The California Court of Appeal delivered a strong reminder to employers on the value of maintaining an at-will employment relationship with employees. The Court in McGrory v. Applied Signal held that a manager’s uncooperative and allegedly untruthful conduct during an investigation initiated in response to a subordinate’s complaint against the manager was a legitimate reason to terminate an at-will employee. The outcome may well have been different had the employee not been employed on an at-will basis.
John McGrory (McGrory) held a management position at Applied Signal Technology (the Company). In that role, he supervised a number of employees. McGrory provided a verbal warning to Dana Thomas, one of the employees he supervised, and placed her on a Performance Improvement Plan. Thomas responded by lodging a complaint with the Company’s Human Resources department against McGrory, accusing him “of discriminating against her on the basis of gender and sexual orientation . . .” The Company retained an outside investigator – a female attorney – to conduct an investigation. The investigator interviewed McGrory and others and prepared a report to the Company concluding that McGrory did not discriminate against Thomas and that Thomas in fact had work performance problems. However, the investigator found that McGrory had been uncooperative and untruthful during the investigation. Specifically, McGrory had refused to answer questions regarding how he ranked employees who reported to him and about who had complained about Thomas. The investigator also concluded McGrory had violated the Company’s policies by making jokes based on race or sex.
After receiving the investigator’s report, the Company terminated McGrory, citing his violation of Company policies, his misconduct during the investigation and the Company’s concern that McGrory’s conduct had exposed the Company to potential future liability in the form of lawsuits by Thomas or others. McGrory responded to his termination by filing suit against the Company, alleging, among other claims, that he was terminated in violation of public policy for being a male and for participating in a workplace investigation.
He also alleged the Company defamed him when the Company’s Vice President of Human Resources told another employee why McGrory was terminated. The trial court granted the Company’s motion for summary judgment; McGrory appealed.
The Court of Appeal found no support for McGrory’s contention he was terminated for being a male, rejecting his contention that the investigator had an anti-male bias, pointing out that in fact the investigator had concluded that the female employee who complained did have work performance problems.
The Court found that the Company did not defame McGrory when an HR employee allegedly told another employee that McGrory had been terminated for being uncooperative in the investigation, finding a conditional privilege when an employer explains to co-workers why an employee was disciplined and further finding that the statement regarding why he was terminated was made without malice.
At-Will Employment: Termination for any Reason that Is not Illegal
The Court also rejected any contention that California public policy shields “. . . anyone participating in an investigation of discrimination from the possibility of retaliation,” presumably even if the participant is uncooperative and untruthful. The Court instead found that California law “does not shield an employee against termination or lesser discipline for either lying or withholding information during an employer’s internal investigation of a discrimination claim. In other words, public policy does not protect deceptive activity during an internal investigation. Such conduct is a legitimate reason to terminate an at-will employee.”
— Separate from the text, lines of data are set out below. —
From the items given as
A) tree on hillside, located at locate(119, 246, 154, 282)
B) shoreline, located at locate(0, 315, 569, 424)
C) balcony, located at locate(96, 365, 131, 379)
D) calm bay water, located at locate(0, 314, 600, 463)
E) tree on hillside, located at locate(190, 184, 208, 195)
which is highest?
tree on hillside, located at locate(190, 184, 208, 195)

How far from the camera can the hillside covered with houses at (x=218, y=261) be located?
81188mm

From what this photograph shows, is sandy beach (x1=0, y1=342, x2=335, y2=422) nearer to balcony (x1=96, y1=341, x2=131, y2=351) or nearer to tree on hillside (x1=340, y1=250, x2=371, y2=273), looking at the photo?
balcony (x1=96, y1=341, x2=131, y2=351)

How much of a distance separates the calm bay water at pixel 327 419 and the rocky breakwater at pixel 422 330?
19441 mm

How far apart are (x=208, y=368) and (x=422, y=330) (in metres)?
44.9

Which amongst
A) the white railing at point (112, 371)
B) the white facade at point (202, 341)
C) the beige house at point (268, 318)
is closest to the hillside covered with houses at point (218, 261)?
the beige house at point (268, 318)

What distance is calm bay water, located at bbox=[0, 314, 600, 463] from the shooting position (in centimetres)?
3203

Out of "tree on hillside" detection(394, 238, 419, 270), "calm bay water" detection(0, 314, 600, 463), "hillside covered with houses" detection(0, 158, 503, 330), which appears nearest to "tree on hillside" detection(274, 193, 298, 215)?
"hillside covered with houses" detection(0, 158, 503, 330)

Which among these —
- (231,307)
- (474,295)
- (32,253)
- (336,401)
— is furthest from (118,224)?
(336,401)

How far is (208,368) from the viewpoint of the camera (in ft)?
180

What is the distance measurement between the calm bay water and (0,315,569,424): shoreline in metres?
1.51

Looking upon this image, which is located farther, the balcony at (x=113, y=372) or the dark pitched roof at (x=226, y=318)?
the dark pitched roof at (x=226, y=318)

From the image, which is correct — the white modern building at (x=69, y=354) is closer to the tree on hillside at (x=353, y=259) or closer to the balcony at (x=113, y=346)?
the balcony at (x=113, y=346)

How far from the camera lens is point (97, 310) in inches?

This conclusion that an employee may be disciplined for failing to cooperate during an investigation was greatly bolstered by the fact that McGrory was an at-will employee and thus could be terminated for any reason not illegal. Had McGrory been subject to termination only for “good cause” the standard may well have been whether the termination was objectively reasonable. The court noted “[McGrory] would like to make this action depend on whether [the Company’s] stated reasons for terminating him were adequately substantiated, in other words, whether [the Company] actually had good cause to terminate him.” The Court rejected this contention and stated: “Since an employer does not require good cause to terminate an at-will employee, in the normal course of events an employer need not either articulate or substantiate its reasons, except to provide an advance refutation for any inference that the true reason was illegal.”
Employers wishing to avoid being drawn into the quagmire of defending termination or discipline of an employee against the nebulous standard of whether the termination or discipline was “reasonable” under a good cause standard would be well-advised to maintain the at-will status of employees through the use of written acknowledgements of at-will status executed by employees and to avoid adoption of any policies that undermine the at-will status.